## [CONSIGNES]
Poursuivez la rédaction de l'article sur les lettres belges francophones au Salon du livre de Genève, à partir de la dernière phrase de cet article.

## [TEXTE FOURNI]
+ + + +

Et vous, lisez-vous le belge?

Les lettres belges francophones seraient-elles à la mode? © J. Van Belle - WBI
Ysaline Parisis
Ysaline Parisis Journaliste livres

Pour sa 33e édition, le Salon du livre de Genève mettait la Belgique francophone à l’honneur. L’occasion, pour une littérature en quête d’identité et de visibilité, de faire campagne.

Coprésident, aux côtés de Lydie Salvayre, du 33e Salon du livre de Genève, l’écrivain et journaliste Eric Fottorino inaugurait voici quelques jours cette nouvelle édition par une citation d’Annie Ernaux: « La littérature nous ouvre la porte de pays qu’on ne connaît pas. » C’est d’autant plus vrai, sans doute, que le grand événement annuel des lettres suisses déroulait cette année le tapis rouge à une zone géographique – proche et méconnue à la fois. Un pays, ou plutôt un territoire, que les officiels suisses cachent mal, ce soir-là, leur embarras à présenter, sous le contrôle de la ministre Alda Greoli: « La Belgique francophone mais pas française », « La Vallonie » (sic), « La fédération… attendez je reprends mon papier pour ne pas me tromper… Wallonie… Bruxelles… J’espère que c’est dans le bon ordre! » Un peu à l’écart de la cérémonie, Aurore Boraczek, responsable Lettres et livres au sein du Service culture de Wallonie-Bruxelles international (WBI), s’affaire: « C’est le premier jour et on craint déjà de ne pas avoir assez de livres jusqu’à dimanche tant les gens achètent! » Le salon démarre bien, pour la Fédération Wallonie-Bruxelles (FWB). Ville native de Rousseau et de Germaine de Staël, Genève est aussi un endroit de commerce…

Conçu en étroite collaboration entre le ministère de la FWB et WBI, le dispositif est impressionnant. Un stand de 500 m², 38 auteur.e.s ayant fait le déplacement, plus de 40 éditeurs représentés, une exposition présentant huit maisons d’édition Jeunesse et leurs talents, cinq tables à dédicaces… et un bar à bières. Le tout signalé par une gigantesque banderole blanche: « Lisez-vous le belge? » Pour inaugurer cette toute nouvelle appellation, qui entend désormais faciliter grandement l’identité de la « marque » à l’export (il fallait, jusqu’ici, dans les salons et les foires, faire son chemin jusqu’à un stand « Belgique Wallonie Bruxelles » un peu répulsif), WBI a même conçu des goodies – coffrets « publicitaires » rassemblant trente petites oeuvres de nos auteurs et illustrateurs, signets, autocollants, badges… Carton plein: les visiteurs suisses les portent et les emportent. En même temps que le programme détaillant cinq jours de rencontres avec une littérature sous les feux de la rampe.

+ + + +

Entrées de données enregistrées

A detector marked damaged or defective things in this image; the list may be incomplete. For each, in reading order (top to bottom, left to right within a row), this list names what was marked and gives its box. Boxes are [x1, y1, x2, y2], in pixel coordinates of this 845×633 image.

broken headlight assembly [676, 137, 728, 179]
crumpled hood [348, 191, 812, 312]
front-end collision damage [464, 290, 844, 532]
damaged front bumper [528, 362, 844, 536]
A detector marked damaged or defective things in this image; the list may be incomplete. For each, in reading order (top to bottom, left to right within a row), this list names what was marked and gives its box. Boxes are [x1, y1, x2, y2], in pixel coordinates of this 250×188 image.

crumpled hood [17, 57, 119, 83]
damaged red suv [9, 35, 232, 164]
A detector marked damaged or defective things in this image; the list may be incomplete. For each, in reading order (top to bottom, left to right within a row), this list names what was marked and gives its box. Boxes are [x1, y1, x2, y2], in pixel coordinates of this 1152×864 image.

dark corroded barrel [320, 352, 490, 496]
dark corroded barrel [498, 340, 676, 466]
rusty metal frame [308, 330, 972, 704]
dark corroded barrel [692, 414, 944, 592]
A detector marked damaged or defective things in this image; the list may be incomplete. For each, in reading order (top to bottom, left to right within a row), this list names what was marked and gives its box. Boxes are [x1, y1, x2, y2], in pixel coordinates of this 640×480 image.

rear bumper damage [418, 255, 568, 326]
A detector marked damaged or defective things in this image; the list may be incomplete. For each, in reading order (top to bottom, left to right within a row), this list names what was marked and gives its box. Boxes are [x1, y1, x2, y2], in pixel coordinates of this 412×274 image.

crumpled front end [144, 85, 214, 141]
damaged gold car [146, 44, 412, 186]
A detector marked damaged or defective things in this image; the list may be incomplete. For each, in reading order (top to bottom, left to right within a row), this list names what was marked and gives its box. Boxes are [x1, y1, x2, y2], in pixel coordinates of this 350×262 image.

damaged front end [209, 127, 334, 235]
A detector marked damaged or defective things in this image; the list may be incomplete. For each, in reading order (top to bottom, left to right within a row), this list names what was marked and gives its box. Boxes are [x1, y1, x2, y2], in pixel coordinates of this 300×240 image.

+ + + +

## [ESPACE DE RÉPONSE]
Après Simenon

Les lettres belges francophones seraient-elles devenues « tendance »? Adeline Dieudonné emmenant la dernière rentrée littéraire avec le succès fulgurant de La Vraie Vie, Jean-Marc Turine remportant le prix des Cinq continents pour La Théo des fleuves et le bédéiste Julien Lambert un Fauve au récent festival d’Angoulême avec Villervermine, Caroline Lamarche décrochant la semaine dernière le Goncourt de la nouvelle pour Nous sommes à la lisière, et Antoine Wauters au même moment le Prix du deuxième roman des mains de son président Sorj Chalandon pour Pense aux pierres sous tes pas: ils ne sont que quelques exemples récents de la reconnaissance publique et critique des auteurs belges écrivant en français. Silvie Philippart de Foy est chargée pour le ministère de la FWB de la promotion de nos auteurs à l’étranger: « Quelque chose est en train de changer: avant, il valait mieux cacher tout lien à la Belgique ; maintenant, on devient à la mode: certains éditeurs français mettent la nationalité belge en avant, comme si elle avait un petit côté exotique, différent. » Cela n’a effectivement pas toujours été le cas. Le programme de la scène noir-jaune-rouge à Genève l’affirme d’ailleurs comme un aveu: « Longtemps, la littérature belge francophone a hésité à se lever: comment exister si tardivement en étant si petite, si peu convaincue de son existence, de sa légitimité, et avec des voisins aussi intimidants? »

Dans le public, le romancier Michel Claise, récent Prix des lycéens de littérature, et la ministre Alda Greoli.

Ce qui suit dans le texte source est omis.